I'll take my first depo by tomorrow week,
I want to look the part, so I need to have a paperless writer,
Paperless writer.

You can find a buyer for my old machine,
I've oiled it up, so it's nice and clean.
If you must return it, you can send it here,
But I need a break, and I want to use a paperless writer,
Paperless writer, paperless writer.

Thursday, December 18, 2008

The Secular Case for Christmas


My friend forwarded this from the New York Times, in which self-described secularist Laura Miller explains why she enjoys The Lion, The Witch and the Wardrobe every Christmas, and by extension, Christmas itself.

My friend was saddened and disappointed by the writer's wrong understanding of the source of Christmas.
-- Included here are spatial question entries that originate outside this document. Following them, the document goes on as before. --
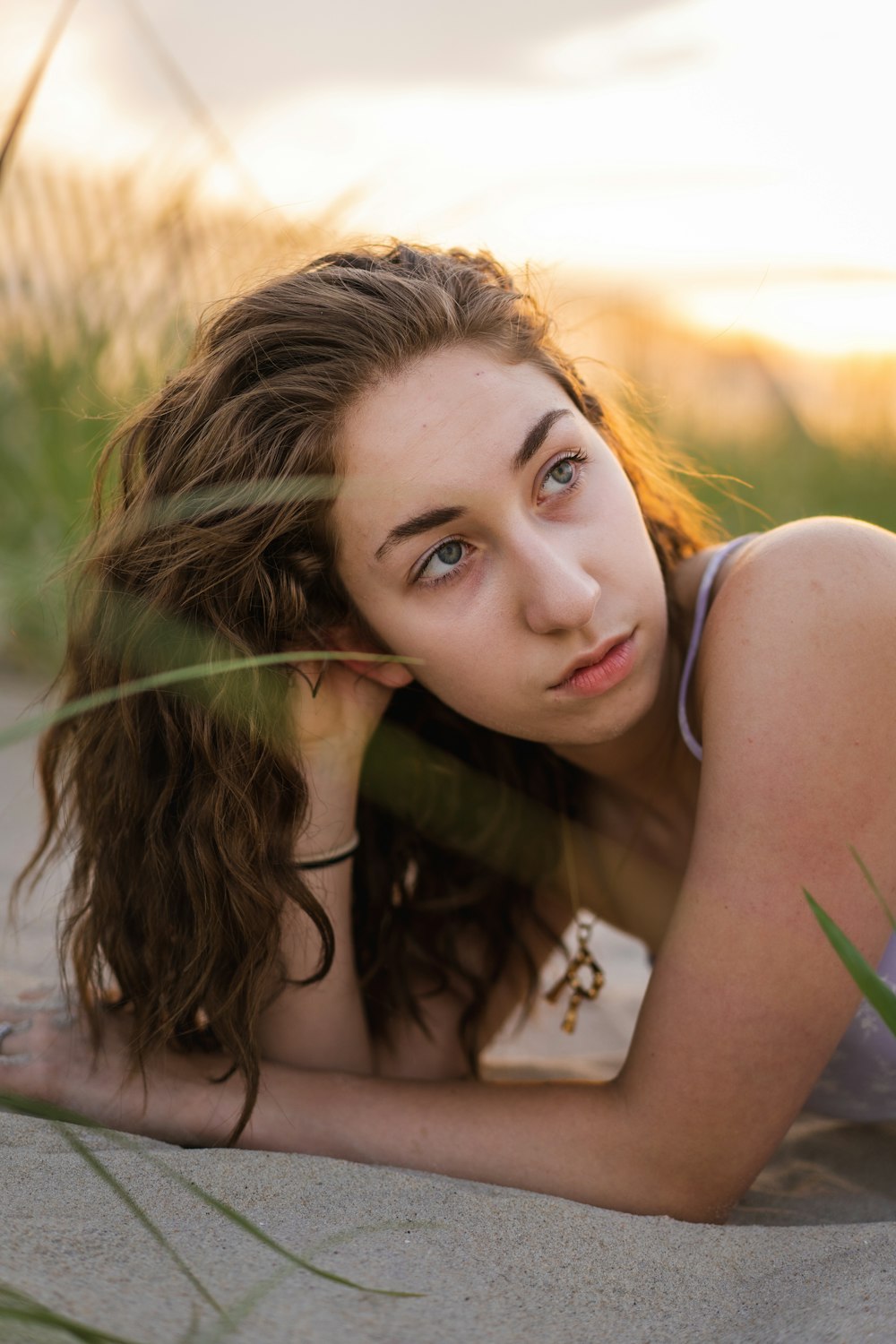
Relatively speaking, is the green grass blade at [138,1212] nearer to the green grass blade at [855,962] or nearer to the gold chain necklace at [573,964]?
the green grass blade at [855,962]

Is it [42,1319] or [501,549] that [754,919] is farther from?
[42,1319]

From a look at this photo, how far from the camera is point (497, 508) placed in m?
1.56

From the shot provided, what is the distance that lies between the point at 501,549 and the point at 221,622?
45 centimetres

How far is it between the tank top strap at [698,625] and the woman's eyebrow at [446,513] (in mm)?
337

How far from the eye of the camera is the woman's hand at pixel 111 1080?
1664 mm

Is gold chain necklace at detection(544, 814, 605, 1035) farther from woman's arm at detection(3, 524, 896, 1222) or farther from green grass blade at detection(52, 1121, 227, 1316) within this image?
green grass blade at detection(52, 1121, 227, 1316)

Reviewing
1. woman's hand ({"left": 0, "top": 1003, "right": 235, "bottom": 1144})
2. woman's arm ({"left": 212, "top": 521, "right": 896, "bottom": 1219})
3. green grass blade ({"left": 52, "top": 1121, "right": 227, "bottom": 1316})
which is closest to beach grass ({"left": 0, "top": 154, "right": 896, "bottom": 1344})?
woman's hand ({"left": 0, "top": 1003, "right": 235, "bottom": 1144})

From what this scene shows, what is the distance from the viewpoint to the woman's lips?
5.27ft

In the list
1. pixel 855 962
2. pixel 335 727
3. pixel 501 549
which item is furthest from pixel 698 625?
pixel 855 962

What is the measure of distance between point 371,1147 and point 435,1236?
35cm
For my part, I'm more or less with Flannery O'Connor -- If Christmas is not the beyond-strange act of a Creator breaking and entering His creation, passing as a weak and helpless creature beset by enemies, but instead is only a sort of Hallmark special, a cosmological Thomas Kincaide painting, then to hell with it.

For me, it's the breaking and entering that makes the rest of it -- Father Christmas, the Yule log, even our funny little Chinese-made whirligig Nativity scene, which this year we're powering with Hannukah candles -- make sense. As we all know from history, weather, and science fiction, when one world breaks into another, there's a lot of swirling and mixing, and surprising things attach to each other. No wonder, then, that everywhere Christmas goes, local reminders that winter doesn't last forever get attached to it (and I'm not entering the argument over whether the Roman solar feast arose before or after the arrival of the Christians, because it makes no difference).

But if the writer likes the Hallmark-Kincaide-Picadilly smorgasbord aspect of the Holiday Season, then she's welcome to her enjoyment. To me, it's like eating the paper wrapped around the chocolate truffles, but if someone doesn't believe that the truffles are edible or even exist, what can you say to prove otherwise?